1993 yılında ortaokulu terk ederek Amed Eyaletine gelen heval Brûsk, bir yıl kadar burada kalır. Ayrıca Heval Brûsk’un babası mahkûm olup, abisi jitem tarafından katledilir. Amed Eyaletinden sonra Erzurum’a geçer. Burada kısa bir süre kalır. Erzurum’dan sonra Dersîm Eyaletine geçer. Dersîm heval Brûsk’un uzun yıllar pratik yürüteceği gerilla alanı olur. Heval Brûsk’un asıl gerillacılıkta piştiği, Kürdistanileştiği, PKK ve Önderlik gerçeğini oldukça çarpıcı anladığı yer Dersîm olur. Nice destansı, kahramanca şahadetlere tanıklık ettiği yer, Dersîm olur.
Dersîm ki destanlar ocağı, Dersîm ki Jiyanların, Beselerin, Zeynellerin, Cihatların, Mahirlerin, Kemal Zap gibi komutanların özgürlük ışığına dönüp, destanlaştığı kutsal mekan…

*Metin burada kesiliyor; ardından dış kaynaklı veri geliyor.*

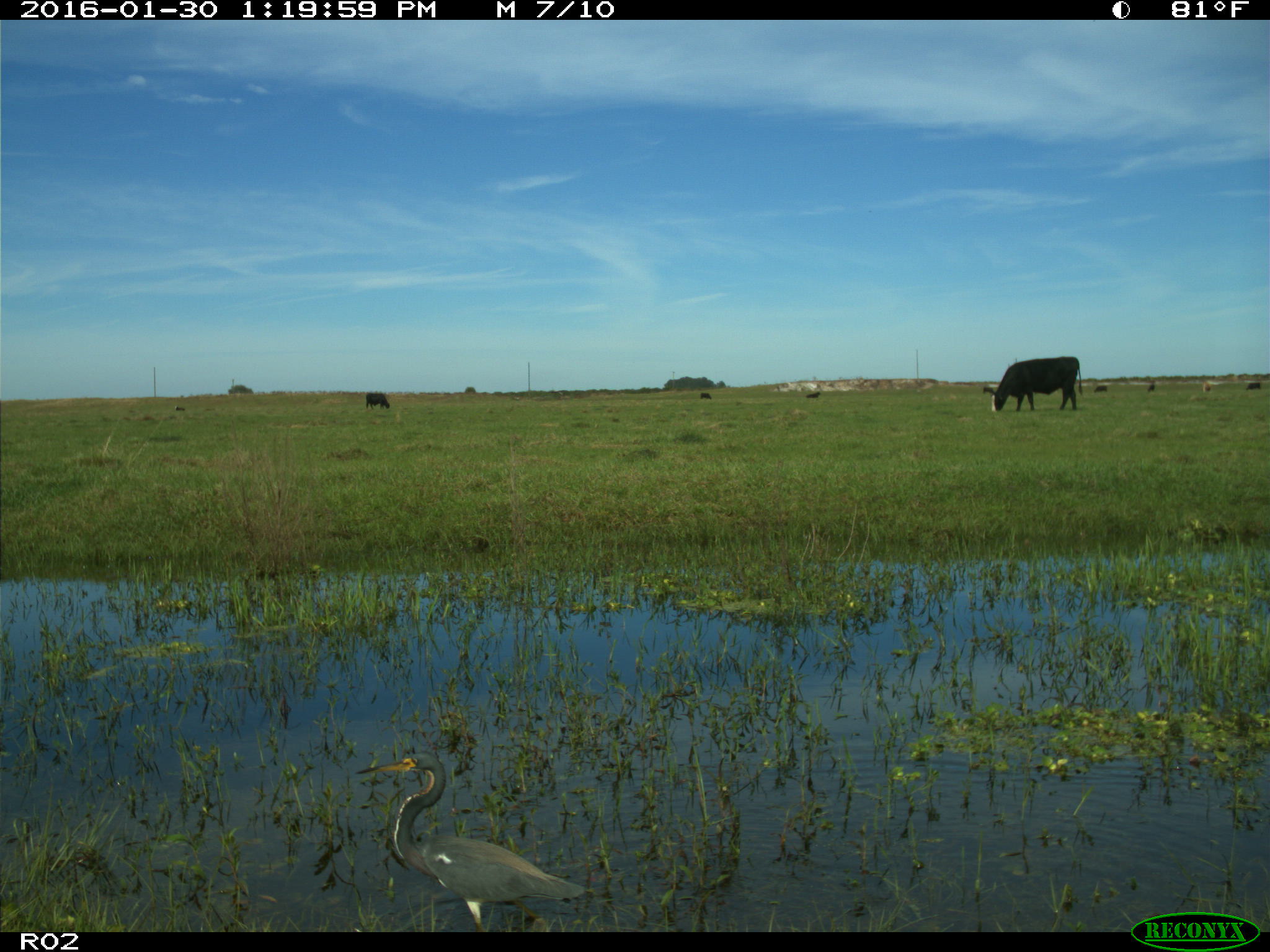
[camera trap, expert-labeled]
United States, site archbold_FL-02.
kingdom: Animalia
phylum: Chordata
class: Mammalia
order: Artiodactyla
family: Bovidae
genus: Bos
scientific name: Bos taurus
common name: domestic cow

Dersîm ki Seyit Rızaların, Zarifelerin, Alişerlerin, Nuri Dersîmlerin ve zulme karşı çığlık olmayı bilip kendini uçurumlardan atan binlerce Beselerin var olduğu yılmazlığın mekanı…

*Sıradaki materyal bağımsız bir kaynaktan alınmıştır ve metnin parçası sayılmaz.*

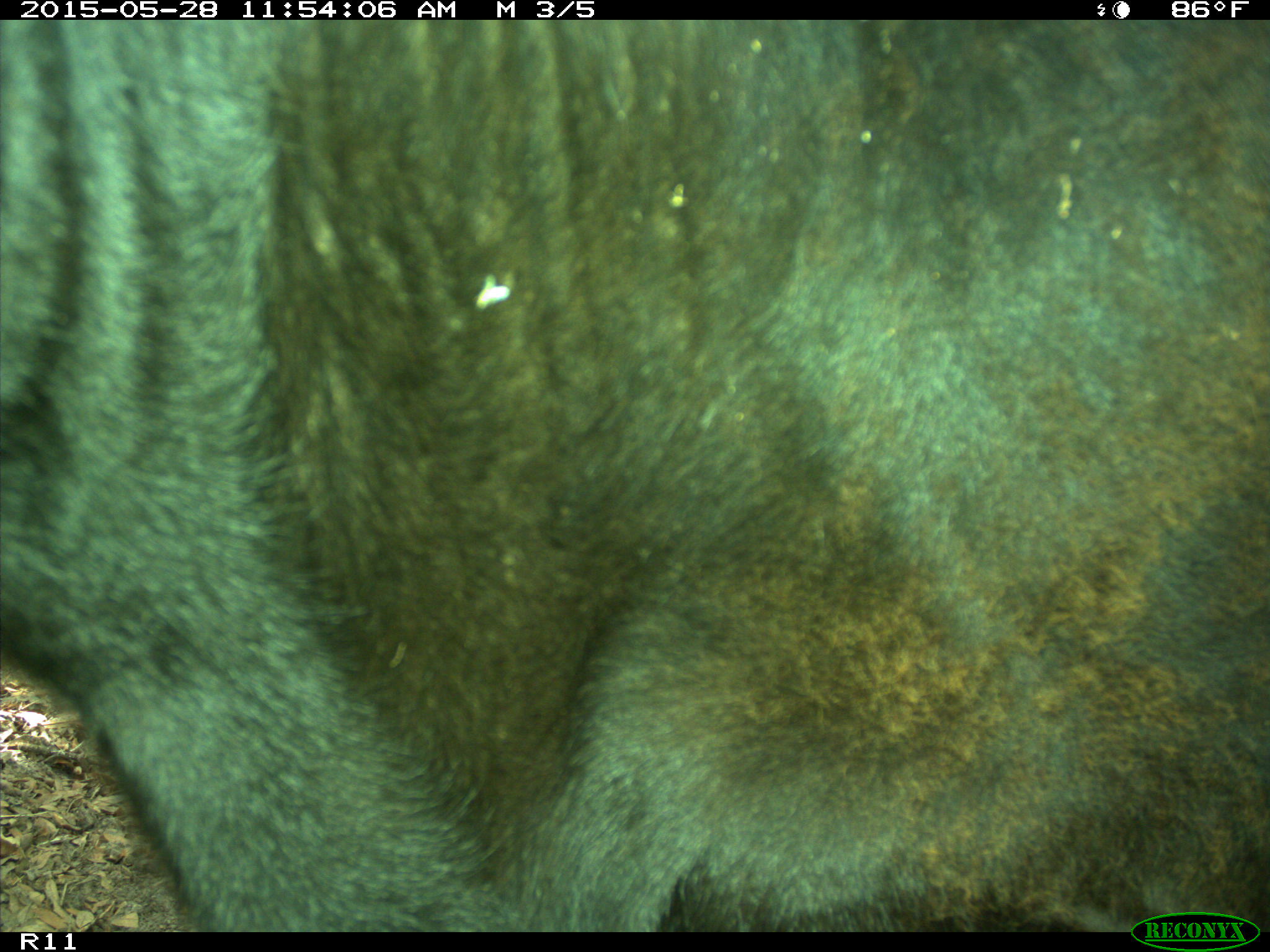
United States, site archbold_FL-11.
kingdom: Animalia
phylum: Chordata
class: Mammalia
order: Artiodactyla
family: Bovidae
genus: Bos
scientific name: Bos taurus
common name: domestic cow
Bos taurus (domestic cow).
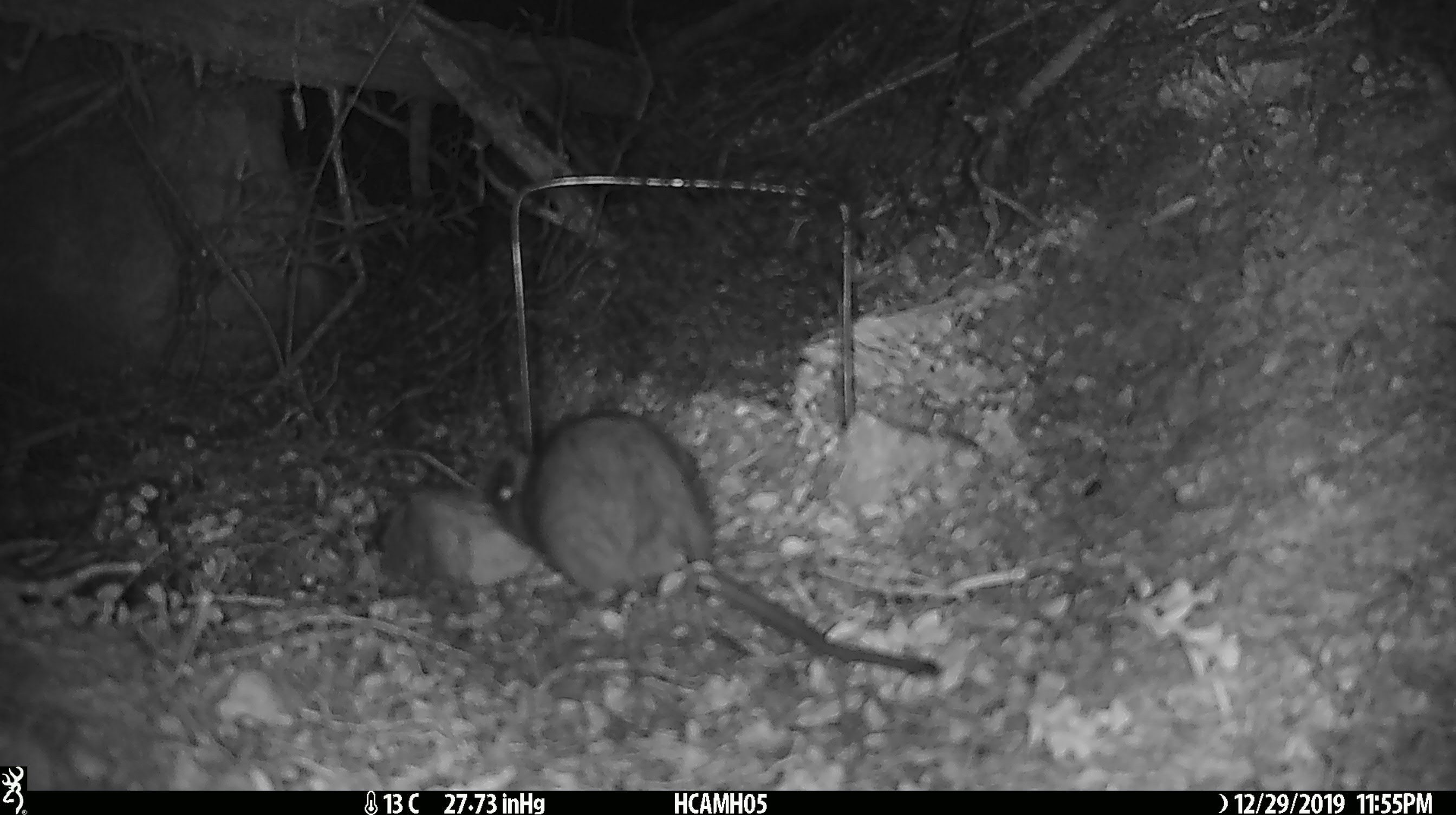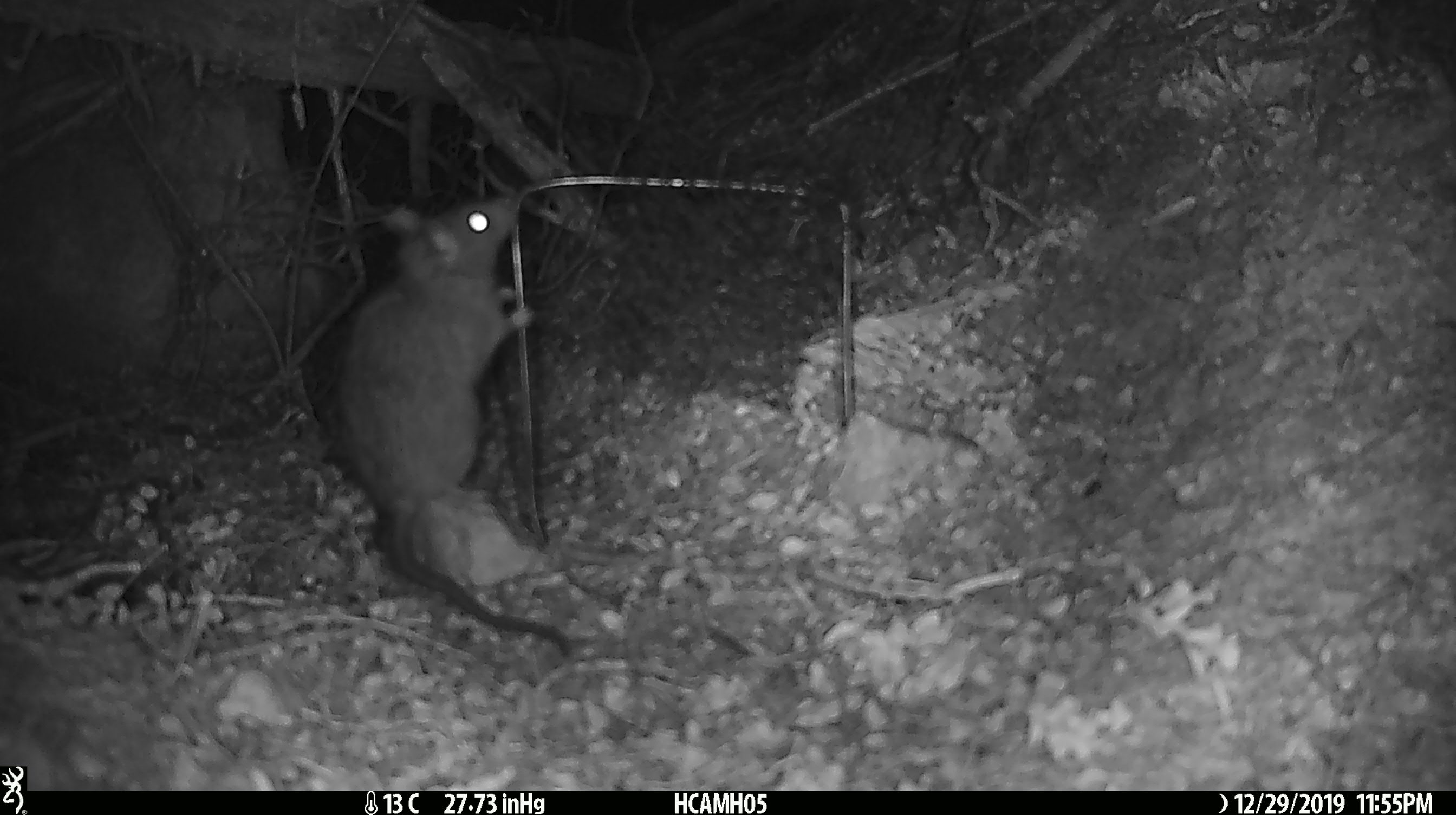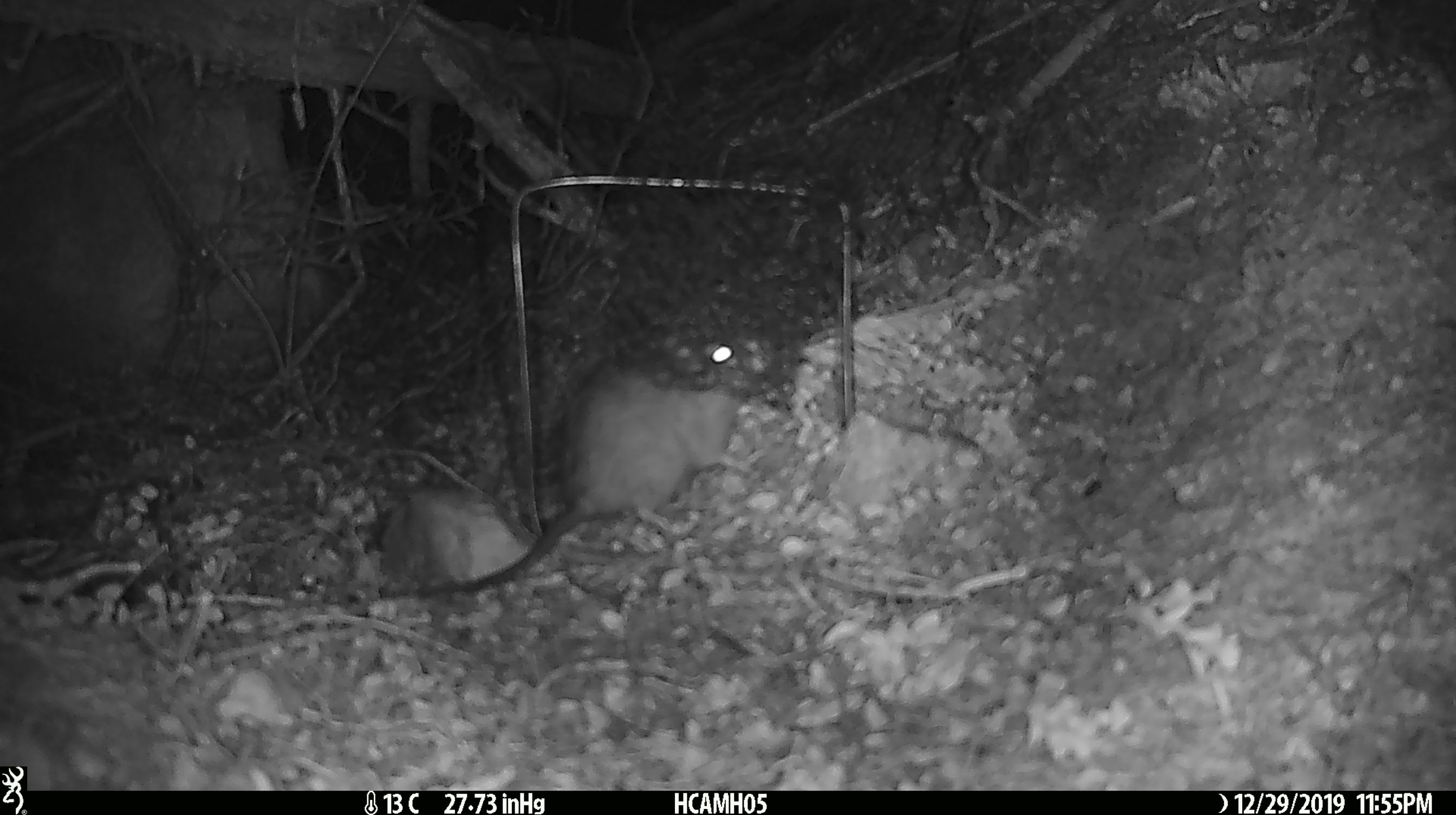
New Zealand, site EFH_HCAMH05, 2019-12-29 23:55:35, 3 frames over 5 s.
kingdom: Animalia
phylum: Chordata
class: Mammalia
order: Rodentia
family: Muridae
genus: Rattus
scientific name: Rattus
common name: rat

Yoldaşlığa Ölümüne Sadıktır
Heval Brûsk Dersîm Eyaletinde 1999 yılına kadar kalır. Bu süreç içerisinde gerilla içinde çetin pratiklerden geçer. Bu pratiğin ilkiniyse yeni katıldığı zaman Amed’te yaşar, geçirir. İlk gerilla eğitimini gördüğü kamp olan Şehit Haydar Karasungur kampı Parti tarihimize Parti dışı pratikleriyle geçen bir kamp olmuştur. Gerillaya katıldığında böylesi bir kampta kalan heval Brûsk tanığı olduğu bu süreci daha sonra kendisi de şöyle ifade etmiştir;
“Bu durum benim üzerimde kalıcı izler bıraktı. Aile yapısından aldığım özellikler ve Partiye katıldığım süreçte yaşadığım tanıklıklar; Parti içinde ‘kendi ayaklarının üzerinde dur’ anlayışını getirdi. Bu anlayış hem olumlu hem de olumsuz anlamda pratiğimde etkili oldu. İnisiyatif kullanma, farklı gerekçelere dayanmama, birey olma anlamında olumlu; ilişkilerdeki mesafe, kendini tümüyle kimseye teslim etmeme, ekip olmada ya da kolektif tarzı tutturmada yetersizlik anlamında ise olumsuz etkileri oldu.”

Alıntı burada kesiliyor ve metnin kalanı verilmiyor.